I’ll admit it, I am a geek … a NFL geek. For a moment I was ashamed when asked what I was going to do yesterday evening and I responded “Um, I think I am going to sit on my couch, pull up the NFL draft on my laptop and watch it.” I almost felt like I should hang my head in shame, much like the first time I had to admit that I was going to watch a golf tournament on television. To the uninitiated this would be akin to the proverbial watching paint dry (which is more boring than it even sounds). But to me, this is as exciting as a football game.
Instead of watching the NFL or ESPN feed of the draft, I pulled up the live feed of the Seahawks war room off of the Seahawks website. It had the ESPN draft ticker and commentary in the background but the live screen was of the coaching staff. The very first image was of John Schneider intently gazing at a laptop (which you couldn’t see because it had its back to the live feed) and Pete Carroll, sitting in a chair next to John, tossing a football back and forth with one of the other coaches. If you would have told me that they had all taken some Xanax before the day started I wouldn’t have been surprised by what I was seeing. There was no desperation, no arguing, no panic. There was, however, laughing, talking and a lot of looking at phones and computers but with no anxiety greater than one might experience reading the latest gossip on TMZ.
By the time the last player was chosen we had tallied nine overall prospects through seven rounds. Granted, I knew nothing about any of these players, apart from Alabama’s wide receiver. I did a lot of reading about who should go where and who the Seahawks should pick. By the way, read my last article because I address how ridiculous mock drafts are, as evidenced by nobody getting Seattle’s picks correct. In fact, with players on the board that they should have taken, according to draft nicks, they scooted right by them and in a few cases traded that pick away because they had their sights set on a relative unknown.
What I do know after watching Seattle the last couple of drafts is that they feel much more comfortable in the late rounds. They are apprehensive about picking in round one. Maybe call them gun shy based on what has happened with some of their first-round choices. Trading back and garnering more picks was definitely a prevalent thought.

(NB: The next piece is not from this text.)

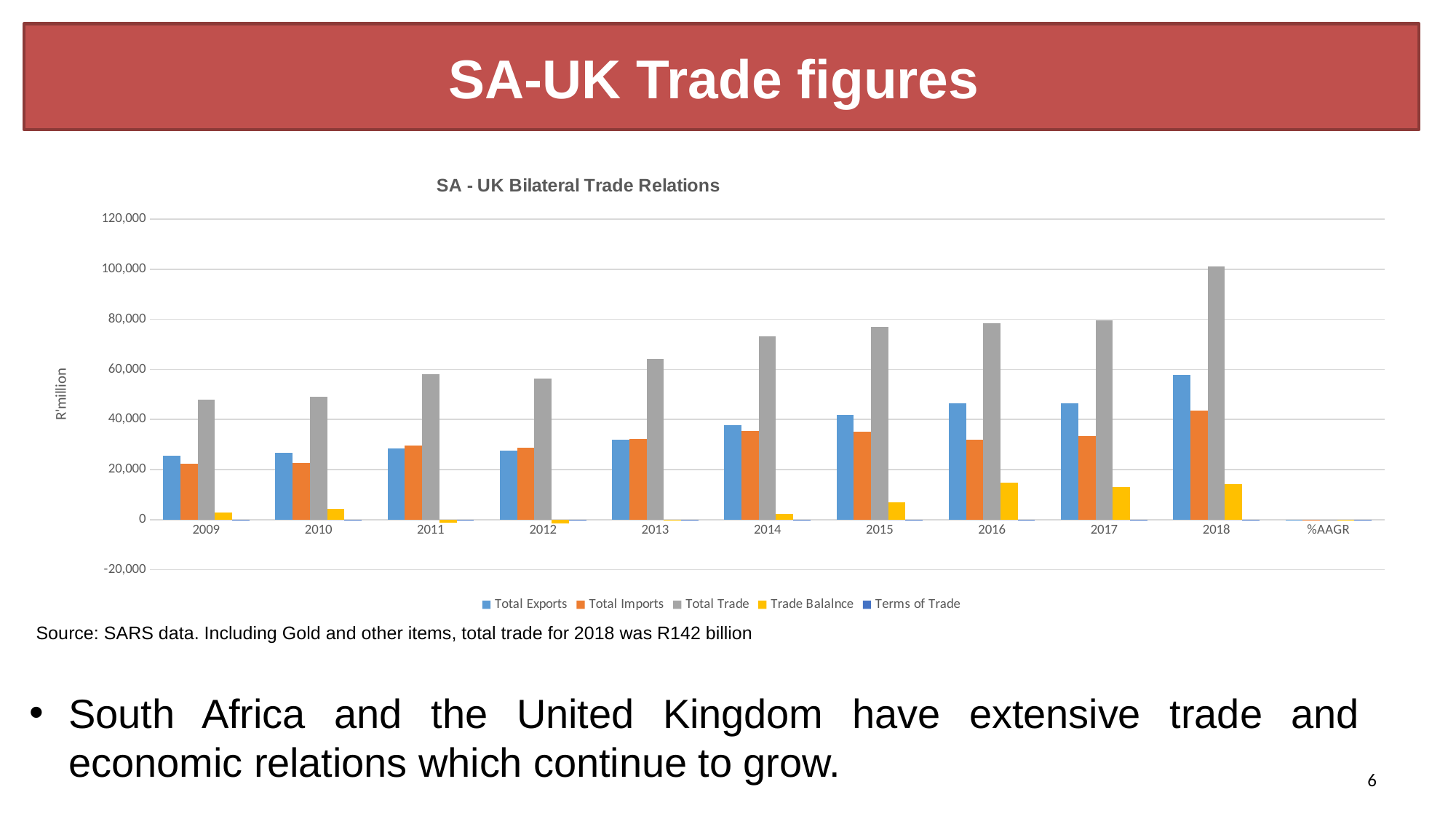
What type of chart is shown on the slide? bar chart What is the title of the chart? SA - UK Bilateral Trade Relations In which year is Total Trade highest? 2018 In 2017, which is larger: Total Exports or Total Imports? Total Exports Is the value of Total Imports for 2009 greater or less than 40,000? less Is the value of Trade Balalnce for 2016 greater or less than 10,000? greater How many series does the chart legend list? 5 Does Total Trade generally rise or fall from 2009 to 2018? rise Is the value of Total Trade for 2014 greater or less than 60,000? greater In which year is Total Exports highest? 2018 How many categories are shown along the x axis of the chart? 11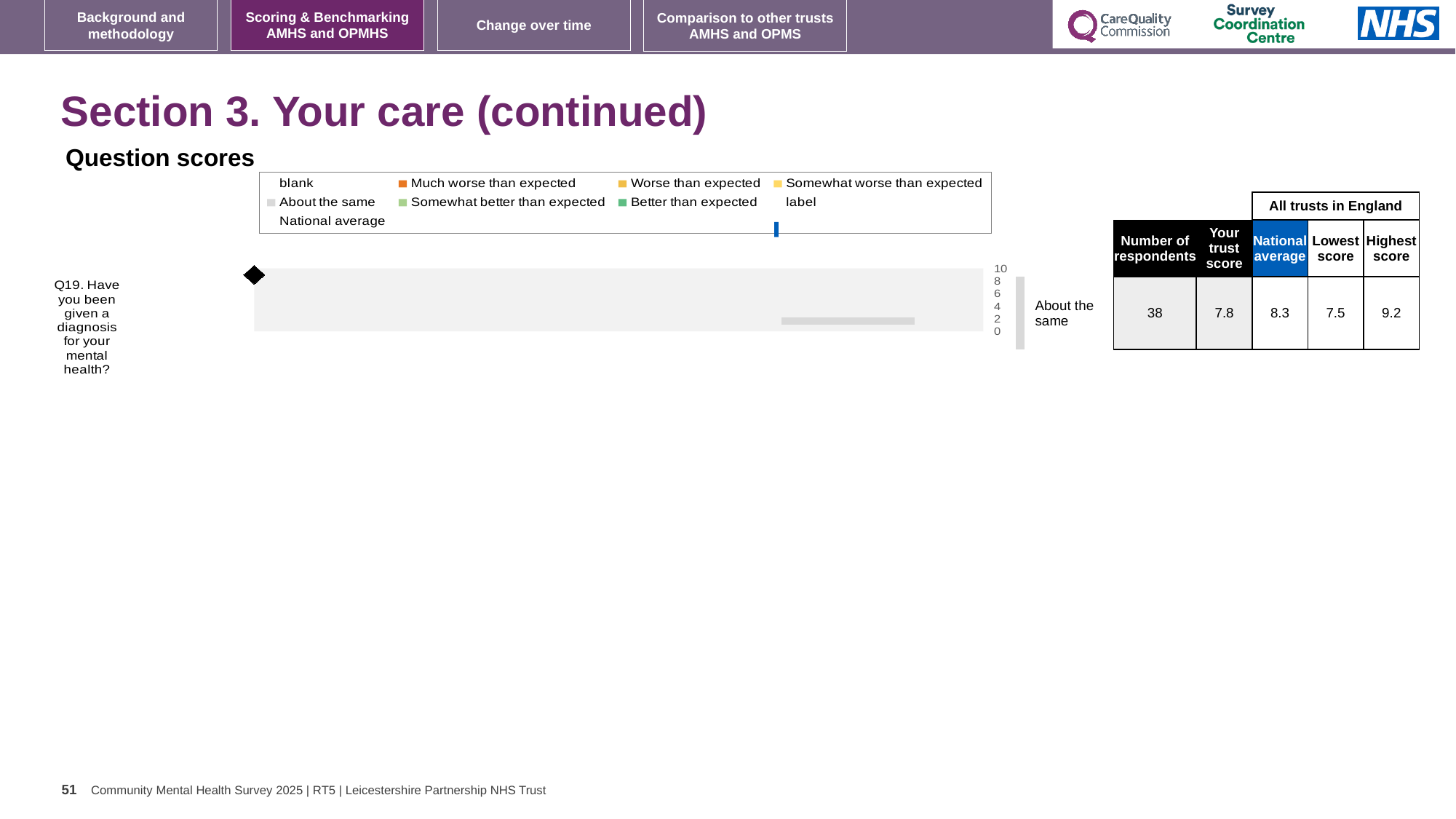
By how much does the national average exceed the trust score for Q19? 0.5 How many respondents answered Q19? 38 What is the national average score for Q19? 8.3 What kind of chart is shown under 'Question scores'? bar chart What is the trust score for Q19? 7.8 How many survey questions are plotted in the Question scores chart? 1 What benchmark rating is shown next to the bar for Q19? About the same What is the lowest score among all trusts in England for Q19? 7.5 Which is larger for Q19, the trust score or the national average? national average What is the highest score among all trusts in England for Q19? 9.2 Which question is plotted in the Question scores chart? Q19. Have you been given a diagnosis for your mental health? What is the difference between the highest and lowest scores for Q19? 1.7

We had no, what I like to call, ‘corporate picks’. A corporate pick is a popular pick because that is who everybody thinks should be chosen in the first round regardless if that person met your specific criteria that you defined. Sometimes I feel that teams get pigeon-holed into choosing a player because that is what they are supposed to do at that pick. But I have a secret….shhh…come a little closer….Seattle doesn’t do it that way. They define the physical characteristics, maturity level, aptitude, versatility and speed for each position and then they go out and find that person. They don’t get duped into adjusting their criteria just because that person is deemed to be the best on the board at the time. Nope, that player has to fit what the Seahawks are looking for and therefore it makes it very easy for Seattle to know whom they want.
I pulled up some videos to watch Pete and John’s post-draft press conference. They looked like kids on Christmas morning; happy and excited…but tired. You could tell that they were exhausted and mentally drained. And even though they had spent the day changing people’s lives and making the Seahawks a better team they still had the where-with-all to crack jokes with reporters and make it an entertaining and informative press conference. And in every case, as they talked about each of the players drafted, they intimated that this was exactly the player they wanted to draft. How would that make you feel, hearing that from your new bosses? This just personifies what the Seahawks embrace; work hard, play hard, have fun.
Of course now that the draft is over we can read the draft analyses; goodness knows everybody has an opinion. Most of the draft grades for the Seahawks came back with less than stellar marks. In just about every case each pundit wanted to give Seattle a worse grade. However, they were apprehensive, a fact they verbalized on more than one occasion. I heard over and over again a variation of this statement, “if it wasn’t for Carroll and Schneider’s track record we would have graded this pick a D but if Carroll and Schneider picked this kid then they must see something we don’t.” Hey, at least the analysts understand that they aren’t GMs and they don’t have the eye for player talent like Carroll and Schneider. I also suspect that they don’t want to be shown on highlight reels openly mocking the pick of a player who two years later won a Super Bowl. Huh, seems like I have seen that somewhere before. In John and Pete we trust. Go Hawks!